Python is the ingestion and transformation layer in this setup. That makes sense in energy projects because the bottleneck is usually not raw CPU compute, but external API calls, validation, retries, timestamp handling, and safe database writes.

In our project, the Python ingestion layer handles the operational details that matter in practice:

  • Rate limiting to avoid overwhelming the API
  • Retry logic with exponential backoff on failures
  • Data validation for null or invalid values
  • Timestamp conversion from Unix milliseconds to Python datetime
  • Parallel fetching of multiple filters
  • Incremental updates so only new data is ingested
  • Error handling that allows partial progress
  • Logging for visibility and troubleshooting
  • Idempotent upsert logic so the pipeline is safe to re-run

Python gives us a maintainable way to build data pipelines that are easy to test, extend, and operate. It also works very well with batch inserts and upsert logic, which is exactly what you want for recurring dashboard refreshes.

About the Data Sources

SMARD API (Bundesnetzagentur)

The SMARD API is provided by Germany's Federal Network Agency (Bundesnetzagentur) and serves as the primary source for real-time and historical electricity market data. SMARD stands for "Strommarktdaten" (electricity market data) and provides:

  • Generation data by source: Wind, solar, biomass, nuclear, fossil fuels (coal, gas, oil), hydro, and pumped storage at 15-minute resolution
  • Consumption and forecast data: Actual electricity demand and forecasted load
  • Day-ahead electricity prices: Market prices in EUR/MWh from the European Power Exchange (EPEX)

▬▬▬▬▬▬

— EXERCISE 1 —
In the energy data pipeline passage, substitute "power" for "electricity" wherever it occurs, and give back the text that begins at the words "SMARD API (Bundesnetzagentur)" and stops after "Power Exchange (EPEX)".
— EXERCISE 2 —
Continue the energy data pipeline passage from the point where it stops.

▬▬▬▬▬▬

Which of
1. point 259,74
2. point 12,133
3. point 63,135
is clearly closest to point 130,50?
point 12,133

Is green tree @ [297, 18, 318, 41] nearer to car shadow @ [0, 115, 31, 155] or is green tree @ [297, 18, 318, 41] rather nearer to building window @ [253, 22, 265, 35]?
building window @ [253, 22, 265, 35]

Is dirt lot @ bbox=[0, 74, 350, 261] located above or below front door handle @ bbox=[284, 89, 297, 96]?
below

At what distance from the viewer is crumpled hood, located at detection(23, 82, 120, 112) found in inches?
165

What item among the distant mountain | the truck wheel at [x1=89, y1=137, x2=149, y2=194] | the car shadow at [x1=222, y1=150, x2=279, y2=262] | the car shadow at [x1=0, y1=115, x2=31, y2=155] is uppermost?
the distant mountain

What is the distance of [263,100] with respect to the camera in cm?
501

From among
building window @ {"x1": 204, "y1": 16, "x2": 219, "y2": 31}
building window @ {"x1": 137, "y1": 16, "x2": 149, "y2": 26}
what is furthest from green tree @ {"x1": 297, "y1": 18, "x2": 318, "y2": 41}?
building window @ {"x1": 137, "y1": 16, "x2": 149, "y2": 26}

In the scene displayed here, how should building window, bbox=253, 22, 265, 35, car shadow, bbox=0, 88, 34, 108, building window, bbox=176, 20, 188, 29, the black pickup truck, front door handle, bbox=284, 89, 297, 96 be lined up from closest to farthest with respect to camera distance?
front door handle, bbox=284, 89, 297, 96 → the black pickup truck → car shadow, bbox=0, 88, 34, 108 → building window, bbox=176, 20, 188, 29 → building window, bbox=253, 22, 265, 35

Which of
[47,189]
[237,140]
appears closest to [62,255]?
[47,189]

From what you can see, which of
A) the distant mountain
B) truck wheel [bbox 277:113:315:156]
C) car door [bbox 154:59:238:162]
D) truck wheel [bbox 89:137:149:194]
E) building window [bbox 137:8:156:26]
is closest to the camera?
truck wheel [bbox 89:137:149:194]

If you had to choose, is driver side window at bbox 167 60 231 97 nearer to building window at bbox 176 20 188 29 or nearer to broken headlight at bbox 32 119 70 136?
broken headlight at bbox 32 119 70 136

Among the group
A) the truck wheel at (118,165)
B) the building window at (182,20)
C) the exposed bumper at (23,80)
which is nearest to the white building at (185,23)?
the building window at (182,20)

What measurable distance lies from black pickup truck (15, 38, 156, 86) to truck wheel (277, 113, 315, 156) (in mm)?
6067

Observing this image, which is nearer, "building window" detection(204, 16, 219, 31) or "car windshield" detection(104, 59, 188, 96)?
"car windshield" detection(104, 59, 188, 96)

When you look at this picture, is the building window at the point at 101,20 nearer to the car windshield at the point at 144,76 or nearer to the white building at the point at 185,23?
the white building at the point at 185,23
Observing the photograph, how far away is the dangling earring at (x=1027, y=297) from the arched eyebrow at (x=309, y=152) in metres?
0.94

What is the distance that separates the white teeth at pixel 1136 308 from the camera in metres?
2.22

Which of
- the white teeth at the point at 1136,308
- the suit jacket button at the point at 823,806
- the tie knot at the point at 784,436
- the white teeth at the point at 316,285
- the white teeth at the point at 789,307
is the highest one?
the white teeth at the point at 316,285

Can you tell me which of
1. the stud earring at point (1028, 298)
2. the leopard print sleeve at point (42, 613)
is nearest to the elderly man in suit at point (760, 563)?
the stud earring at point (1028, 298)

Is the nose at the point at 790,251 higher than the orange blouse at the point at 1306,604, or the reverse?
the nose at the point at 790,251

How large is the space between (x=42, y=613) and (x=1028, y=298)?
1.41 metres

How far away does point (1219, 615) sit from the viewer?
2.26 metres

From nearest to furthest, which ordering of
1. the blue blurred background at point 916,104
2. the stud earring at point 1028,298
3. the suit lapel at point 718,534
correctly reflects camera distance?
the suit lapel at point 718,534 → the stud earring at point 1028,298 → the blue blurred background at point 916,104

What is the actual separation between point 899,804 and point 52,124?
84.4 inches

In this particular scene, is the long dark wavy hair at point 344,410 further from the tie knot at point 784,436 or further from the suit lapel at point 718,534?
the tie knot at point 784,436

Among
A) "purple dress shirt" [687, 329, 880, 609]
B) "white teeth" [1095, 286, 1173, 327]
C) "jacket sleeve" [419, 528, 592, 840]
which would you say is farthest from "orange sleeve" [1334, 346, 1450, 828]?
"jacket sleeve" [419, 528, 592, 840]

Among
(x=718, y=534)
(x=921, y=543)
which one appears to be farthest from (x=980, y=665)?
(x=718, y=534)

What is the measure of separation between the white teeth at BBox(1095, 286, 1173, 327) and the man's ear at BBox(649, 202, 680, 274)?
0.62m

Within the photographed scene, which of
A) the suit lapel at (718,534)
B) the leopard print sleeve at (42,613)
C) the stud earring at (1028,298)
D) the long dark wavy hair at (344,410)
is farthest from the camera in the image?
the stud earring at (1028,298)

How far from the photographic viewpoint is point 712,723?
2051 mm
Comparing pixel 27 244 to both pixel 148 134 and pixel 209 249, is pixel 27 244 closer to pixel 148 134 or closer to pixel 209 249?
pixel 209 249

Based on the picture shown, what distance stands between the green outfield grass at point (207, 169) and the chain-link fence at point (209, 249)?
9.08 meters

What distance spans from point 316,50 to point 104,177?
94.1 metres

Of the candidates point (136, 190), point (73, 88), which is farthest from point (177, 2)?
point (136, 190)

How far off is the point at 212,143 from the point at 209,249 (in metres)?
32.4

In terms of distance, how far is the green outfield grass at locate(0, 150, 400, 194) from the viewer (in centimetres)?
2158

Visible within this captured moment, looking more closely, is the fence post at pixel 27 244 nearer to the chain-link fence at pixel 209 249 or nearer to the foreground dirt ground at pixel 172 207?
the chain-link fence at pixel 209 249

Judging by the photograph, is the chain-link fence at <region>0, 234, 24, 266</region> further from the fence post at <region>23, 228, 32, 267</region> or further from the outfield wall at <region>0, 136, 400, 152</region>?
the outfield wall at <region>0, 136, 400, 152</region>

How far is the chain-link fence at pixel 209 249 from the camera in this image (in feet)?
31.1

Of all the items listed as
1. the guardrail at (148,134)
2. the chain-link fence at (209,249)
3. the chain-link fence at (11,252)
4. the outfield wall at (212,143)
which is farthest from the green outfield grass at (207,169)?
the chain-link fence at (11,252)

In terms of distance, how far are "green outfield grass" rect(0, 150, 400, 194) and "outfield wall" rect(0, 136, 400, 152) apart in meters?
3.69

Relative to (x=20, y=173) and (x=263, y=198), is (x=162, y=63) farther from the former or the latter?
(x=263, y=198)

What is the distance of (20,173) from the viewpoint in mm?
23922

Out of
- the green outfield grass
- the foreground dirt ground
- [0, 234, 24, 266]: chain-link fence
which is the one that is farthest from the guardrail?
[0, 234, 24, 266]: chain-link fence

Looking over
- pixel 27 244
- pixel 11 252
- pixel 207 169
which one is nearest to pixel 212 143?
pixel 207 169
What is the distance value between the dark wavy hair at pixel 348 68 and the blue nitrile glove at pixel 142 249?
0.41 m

▬▬▬▬▬▬

— RESULT 1 —
SMARD API (Bundesnetzagentur)

The SMARD API is provided by Germany's Federal Network Agency (Bundesnetzagentur) and serves as the primary source for real-time and historical power market data. SMARD stands for "Strommarktdaten" (power market data) and provides:

  • Generation data by source: Wind, solar, biomass, nuclear, fossil fuels (coal, gas, oil), hydro, and pumped storage at 15-minute resolution
  • Consumption and forecast data: Actual power demand and forecasted load
  • Day-ahead power prices: Market prices in EUR/MWh from the European Power Exchange (EPEX)

— RESULT 2 —
  • Cross-border exchange flows: Electricity imports and exports with neighboring countries including France, Austria, Switzerland, Poland, Czech Republic, Denmark, Sweden, Netherlands, and Luxembourg

The SMARD API is particularly valuable because it provides official, authoritative data directly from the grid regulator. The data is updated continuously and represents actual operational measurements from the German transmission system operators. The API uses a filter-based system where each data series is identified by a numeric filter ID. For example, filter 410 represents actual electricity consumption, while filter 411 represents forecast consumption.

Fraunhofer Energy-Charts API

The Fraunhofer Energy-Charts API is provided by the Fraunhofer Institute for Solar Energy Systems (ISE) and offers complementary data with additional analytical perspectives:

  • Installed power capacity: Historical and current generating capacity by technology and year, including planned capacity under EEG (Renewable Energy Act) regulations
  • Load and residual load analysis: Total electricity demand and residual load (demand minus wind and solar generation), which shows the portion that must be covered by dispatchable generation
  • Solar generation forecasts: Comparison of actual vs. forecasted solar output for forecast accuracy analysis
  • Cross-border physical flows and trading: Detailed import/export data with neighboring countries, distinguishing between physical electricity flows and commercial trading volumes
  • Public power generation snapshots: Current generation mix breakdowns for real-time monitoring

The Energy-Charts API extends the SMARD data with research-oriented metrics that are especially useful for understanding Germany's energy transition. The installed capacity data, for example, provides structural insight into how the grid's generating potential has evolved over two decades—information that complements the operational generation data from SMARD.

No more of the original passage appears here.